Short answer, it's currently the most popular wireless provider in India; and
it provides much more services.

------
iamgopal
Jio going to build their own 5G equipment for installing in India and
expansion to other country. Their vision is, Data is the new Oil. They are
coming for USofA too.

------
pX0r
All this money and attention will surely pump up the R stock/s like crazy. Not
sure if these investors are also receiving any preferntial liquidation
preference too. Is it not likely that they might dump stock to book huge
profit and the retail Indian investors will be left holding the bag ?

------
bobbydreamer
In the last two weeks, there were multiple articles on Jio and whenever I
comment something, Google analytics says I have new visitor to my website this
hackernews.

I don't know how, this medium article I was able to read and other useful
articles asks me join their membership.

End of day, 1\. BSNL has higher reach in rural areas after then it was idea.
Airtel & Jio are city based mostly that's where the speed is.
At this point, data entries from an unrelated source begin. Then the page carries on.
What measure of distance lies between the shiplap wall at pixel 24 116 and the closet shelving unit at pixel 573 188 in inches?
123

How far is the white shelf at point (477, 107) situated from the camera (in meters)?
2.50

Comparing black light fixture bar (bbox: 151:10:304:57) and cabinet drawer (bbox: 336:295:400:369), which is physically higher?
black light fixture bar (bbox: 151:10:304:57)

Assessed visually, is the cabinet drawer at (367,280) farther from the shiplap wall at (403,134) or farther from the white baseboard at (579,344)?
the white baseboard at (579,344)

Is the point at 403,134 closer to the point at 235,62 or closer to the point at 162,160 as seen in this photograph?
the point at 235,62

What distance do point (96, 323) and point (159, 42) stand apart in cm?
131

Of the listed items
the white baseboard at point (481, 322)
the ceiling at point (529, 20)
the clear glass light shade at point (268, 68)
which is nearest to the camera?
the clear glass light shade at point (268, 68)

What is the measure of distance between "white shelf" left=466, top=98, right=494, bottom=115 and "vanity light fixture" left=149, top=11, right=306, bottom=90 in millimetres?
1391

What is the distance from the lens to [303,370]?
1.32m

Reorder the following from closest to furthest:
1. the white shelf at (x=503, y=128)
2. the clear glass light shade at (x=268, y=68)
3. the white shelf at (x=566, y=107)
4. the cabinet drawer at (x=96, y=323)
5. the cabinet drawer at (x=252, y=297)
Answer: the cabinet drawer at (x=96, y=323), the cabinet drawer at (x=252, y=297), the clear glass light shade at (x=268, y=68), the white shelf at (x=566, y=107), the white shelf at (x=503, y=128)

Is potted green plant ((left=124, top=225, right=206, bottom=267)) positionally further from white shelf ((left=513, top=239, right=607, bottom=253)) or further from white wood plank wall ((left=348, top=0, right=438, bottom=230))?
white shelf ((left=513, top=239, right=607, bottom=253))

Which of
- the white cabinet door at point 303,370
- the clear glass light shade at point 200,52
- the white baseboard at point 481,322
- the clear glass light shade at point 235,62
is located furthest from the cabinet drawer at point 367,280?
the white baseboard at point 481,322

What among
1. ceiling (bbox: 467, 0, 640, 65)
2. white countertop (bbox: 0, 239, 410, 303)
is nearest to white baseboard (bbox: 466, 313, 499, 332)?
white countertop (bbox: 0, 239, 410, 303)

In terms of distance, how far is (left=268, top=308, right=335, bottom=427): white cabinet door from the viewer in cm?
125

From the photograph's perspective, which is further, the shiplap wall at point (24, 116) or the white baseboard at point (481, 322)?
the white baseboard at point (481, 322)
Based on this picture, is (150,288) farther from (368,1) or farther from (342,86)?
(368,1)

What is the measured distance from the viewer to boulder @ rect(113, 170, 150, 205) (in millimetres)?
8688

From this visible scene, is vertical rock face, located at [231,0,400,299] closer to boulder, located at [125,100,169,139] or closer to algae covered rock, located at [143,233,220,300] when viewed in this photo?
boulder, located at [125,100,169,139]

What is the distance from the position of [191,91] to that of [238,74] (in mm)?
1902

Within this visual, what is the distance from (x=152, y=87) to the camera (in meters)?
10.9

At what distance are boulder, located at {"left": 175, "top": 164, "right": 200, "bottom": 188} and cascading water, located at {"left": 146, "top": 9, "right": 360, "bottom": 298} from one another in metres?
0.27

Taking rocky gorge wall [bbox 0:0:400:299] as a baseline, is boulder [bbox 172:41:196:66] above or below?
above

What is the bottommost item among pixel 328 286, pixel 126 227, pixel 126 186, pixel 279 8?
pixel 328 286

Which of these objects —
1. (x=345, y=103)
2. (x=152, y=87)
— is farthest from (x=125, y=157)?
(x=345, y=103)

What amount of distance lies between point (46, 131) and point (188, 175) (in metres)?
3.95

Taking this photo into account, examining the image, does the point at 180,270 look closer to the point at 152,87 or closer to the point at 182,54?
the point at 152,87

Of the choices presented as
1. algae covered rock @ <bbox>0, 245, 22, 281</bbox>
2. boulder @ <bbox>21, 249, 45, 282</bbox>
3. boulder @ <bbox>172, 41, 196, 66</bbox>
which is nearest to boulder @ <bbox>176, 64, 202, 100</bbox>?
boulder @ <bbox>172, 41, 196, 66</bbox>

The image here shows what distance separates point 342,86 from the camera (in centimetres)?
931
2\. JioMart is a provision store, DMart is a provision store. If JioMart buys
DMart then you can say ok he is here to stay. But buy FutureRetail which
already sells only few specific brands not all. So what's the point.

3\. Jio University, It's graded eminence but yet to be built. No comments.

May be ban of tiktok could be due to investment. Everybody in the country had
Tiktok installed and happily watching all the 15-30sec videos, nobody was
using fb. After the ban, in youtube now they are promoting some 15sec, it's
not so interesting as tiktok. JioMeet was a ripoff of zoom. Just before a
month, JioMeet was introduced GoI said zoom can be compromised, it's not
banned because large corporations are already using it.

Ok. Now I am expecting some traffic to my site.

------
known
Trade/Commerce is 100% "reserved" to BANIA since 700 BC in India
[https://en.wikipedia.org/wiki/Varna_in_Hinduism](https://en.wikipedia.org/wiki/Varna_in_Hinduism)

------
known
They're buying an Equity in an Organized mafia in India
[https://news.ycombinator.com/edit?id=24069401](https://news.ycombinator.com/edit?id=24069401)

------
blackswan101
Why are these companies not investing in Africa in players like Jumia I
wonder?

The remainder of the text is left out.